## GIVEN TASK:
Can you copy out the whole listing below word for word, leaving the pictures out?

## SUPPLIED RECORDS:
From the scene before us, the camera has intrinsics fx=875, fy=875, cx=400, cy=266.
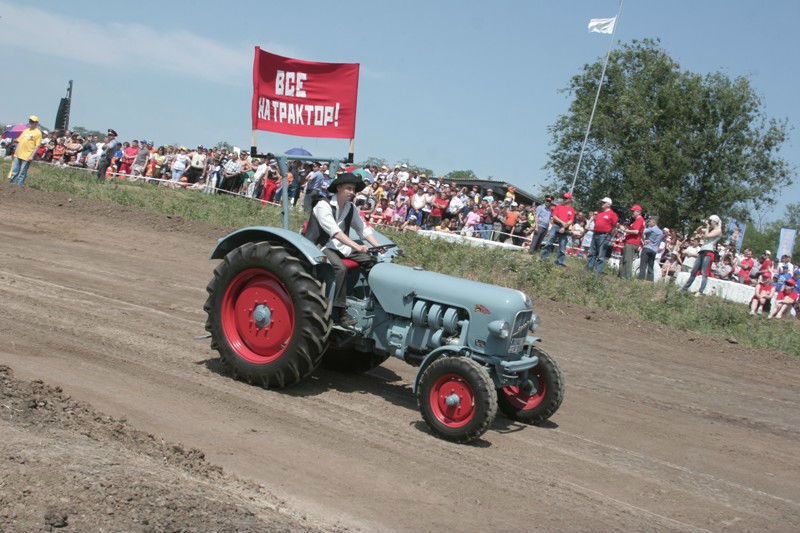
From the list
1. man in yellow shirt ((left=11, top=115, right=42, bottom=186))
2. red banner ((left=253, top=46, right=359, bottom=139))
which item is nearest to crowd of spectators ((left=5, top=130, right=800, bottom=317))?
man in yellow shirt ((left=11, top=115, right=42, bottom=186))

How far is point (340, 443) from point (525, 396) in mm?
1909

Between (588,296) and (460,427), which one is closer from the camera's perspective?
(460,427)

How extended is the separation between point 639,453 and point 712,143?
35.3 m

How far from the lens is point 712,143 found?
130ft

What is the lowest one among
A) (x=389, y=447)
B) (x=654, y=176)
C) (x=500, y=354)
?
(x=389, y=447)

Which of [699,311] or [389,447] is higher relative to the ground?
[699,311]

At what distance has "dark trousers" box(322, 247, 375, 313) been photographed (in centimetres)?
727

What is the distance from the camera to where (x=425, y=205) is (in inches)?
860

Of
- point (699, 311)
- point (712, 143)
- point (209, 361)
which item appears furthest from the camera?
point (712, 143)

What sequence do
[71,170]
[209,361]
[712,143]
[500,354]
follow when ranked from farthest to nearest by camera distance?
[712,143], [71,170], [209,361], [500,354]

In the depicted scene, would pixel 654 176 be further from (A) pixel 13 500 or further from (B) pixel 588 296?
(A) pixel 13 500

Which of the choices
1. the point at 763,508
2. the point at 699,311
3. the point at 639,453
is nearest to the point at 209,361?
the point at 639,453

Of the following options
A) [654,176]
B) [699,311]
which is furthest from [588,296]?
[654,176]

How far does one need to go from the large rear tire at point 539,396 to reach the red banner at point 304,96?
3214mm
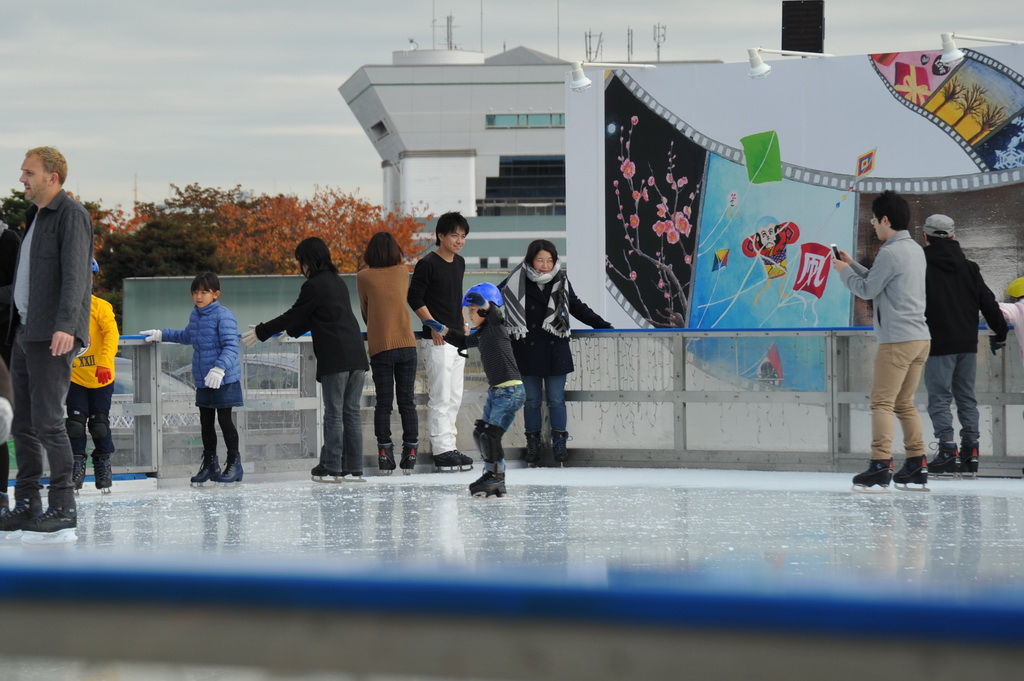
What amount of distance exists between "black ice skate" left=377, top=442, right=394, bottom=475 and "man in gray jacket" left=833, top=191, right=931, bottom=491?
10.2ft

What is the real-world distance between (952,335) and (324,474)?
13.3 ft

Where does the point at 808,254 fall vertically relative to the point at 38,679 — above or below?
above

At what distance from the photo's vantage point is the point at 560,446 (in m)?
10.5

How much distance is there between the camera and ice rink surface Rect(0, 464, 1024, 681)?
19.7 feet

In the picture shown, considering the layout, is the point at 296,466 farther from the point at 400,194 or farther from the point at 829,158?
the point at 400,194

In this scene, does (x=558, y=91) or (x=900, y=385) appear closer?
(x=900, y=385)

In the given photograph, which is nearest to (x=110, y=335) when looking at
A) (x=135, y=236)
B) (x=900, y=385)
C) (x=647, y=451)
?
(x=647, y=451)

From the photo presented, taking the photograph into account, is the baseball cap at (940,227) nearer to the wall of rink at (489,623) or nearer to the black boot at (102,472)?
the black boot at (102,472)

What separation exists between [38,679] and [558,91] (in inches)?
3480

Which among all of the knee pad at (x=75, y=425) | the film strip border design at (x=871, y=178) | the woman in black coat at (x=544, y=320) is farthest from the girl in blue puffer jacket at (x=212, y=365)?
the film strip border design at (x=871, y=178)

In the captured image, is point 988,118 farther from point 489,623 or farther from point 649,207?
point 489,623

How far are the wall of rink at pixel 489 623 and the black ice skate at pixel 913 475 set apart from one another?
24.8ft

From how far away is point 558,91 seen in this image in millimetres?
88688

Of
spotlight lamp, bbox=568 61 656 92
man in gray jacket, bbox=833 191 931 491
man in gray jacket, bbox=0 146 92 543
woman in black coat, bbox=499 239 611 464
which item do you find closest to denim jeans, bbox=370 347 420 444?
woman in black coat, bbox=499 239 611 464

## RESPONSE TO THIS EXERCISE:
From the scene before us, the camera has intrinsics fx=875, fy=875, cx=400, cy=266.
From the list
1. man in yellow shirt ((left=11, top=115, right=42, bottom=186))
2. red banner ((left=253, top=46, right=359, bottom=139))
which item is nearest to crowd of spectators ((left=5, top=130, right=800, bottom=317))?
man in yellow shirt ((left=11, top=115, right=42, bottom=186))

How far is point (340, 443) from point (525, 396) in mm?
1909

Between (588,296) and (460,427), which one is closer from the camera's perspective?
(460,427)

How extended is the separation between point 639,453 and point 712,143?
35.3 m

How far from the lens is point 712,143 found?
130ft

What is the lowest one among
A) (x=389, y=447)
B) (x=654, y=176)
C) (x=500, y=354)
?
(x=389, y=447)

Which of [699,311] or [389,447] is higher relative to the ground?
[699,311]

At what distance has "dark trousers" box(322, 247, 375, 313) been photographed (in centimetres)?
727

What is the distance from the camera to where (x=425, y=205) is (in inches)?
860

Of
- point (699, 311)
- point (712, 143)
- point (209, 361)
which item appears furthest from the camera?
point (712, 143)

What sequence do
[71,170]
[209,361]
[712,143]
[500,354]
follow when ranked from farthest to nearest by camera distance?
[712,143], [71,170], [209,361], [500,354]

In the depicted scene, would pixel 654 176 be further from (A) pixel 13 500 or further from (B) pixel 588 296?
(A) pixel 13 500

Which of the choices
1. the point at 763,508
2. the point at 699,311
3. the point at 639,453
is nearest to the point at 209,361?
the point at 639,453

Of the following options
A) [654,176]
B) [699,311]
which is furthest from [588,296]?
[654,176]

How far does one need to go from the large rear tire at point 539,396 to reach the red banner at point 304,96?
3214mm
What amount of distance exists between "black ice skate" left=377, top=442, right=394, bottom=475 and "man in gray jacket" left=833, top=191, right=931, bottom=491?
10.2ft

What is the real-world distance between (952,335) and (324,474)?
13.3 ft

Where does the point at 808,254 fall vertically relative to the point at 38,679 — above or below?
above

At what distance from the photo's vantage point is the point at 560,446 (in m)?
10.5

How much distance is there between the camera and ice rink surface Rect(0, 464, 1024, 681)?
19.7 feet

In the picture shown, considering the layout, is the point at 296,466 farther from the point at 400,194 or farther from the point at 829,158?
the point at 400,194

In this scene, does (x=558, y=91) or (x=900, y=385) appear closer?
(x=900, y=385)

In the given photograph, which is nearest to (x=110, y=335) when looking at
A) (x=135, y=236)
B) (x=900, y=385)
C) (x=647, y=451)
?
(x=647, y=451)

From the photo presented, taking the photograph into account, is the baseball cap at (940,227) nearer to the wall of rink at (489,623) or nearer to the black boot at (102,472)?
the black boot at (102,472)

What separation exists between [38,679] and [558,91] (in inches)?
3480

Which among all of the knee pad at (x=75, y=425) | the film strip border design at (x=871, y=178) | the woman in black coat at (x=544, y=320) is farthest from the girl in blue puffer jacket at (x=212, y=365)?
the film strip border design at (x=871, y=178)

In the captured image, is point 988,118 farther from point 489,623 or farther from point 649,207?
point 489,623

How far are the wall of rink at pixel 489 623 and the black ice skate at pixel 913 475 set apart from one another?
24.8ft

From how far away is point 558,91 seen in this image in millimetres?
88688

Of
spotlight lamp, bbox=568 61 656 92
man in gray jacket, bbox=833 191 931 491
man in gray jacket, bbox=0 146 92 543
woman in black coat, bbox=499 239 611 464
which item do you find closest to denim jeans, bbox=370 347 420 444?
woman in black coat, bbox=499 239 611 464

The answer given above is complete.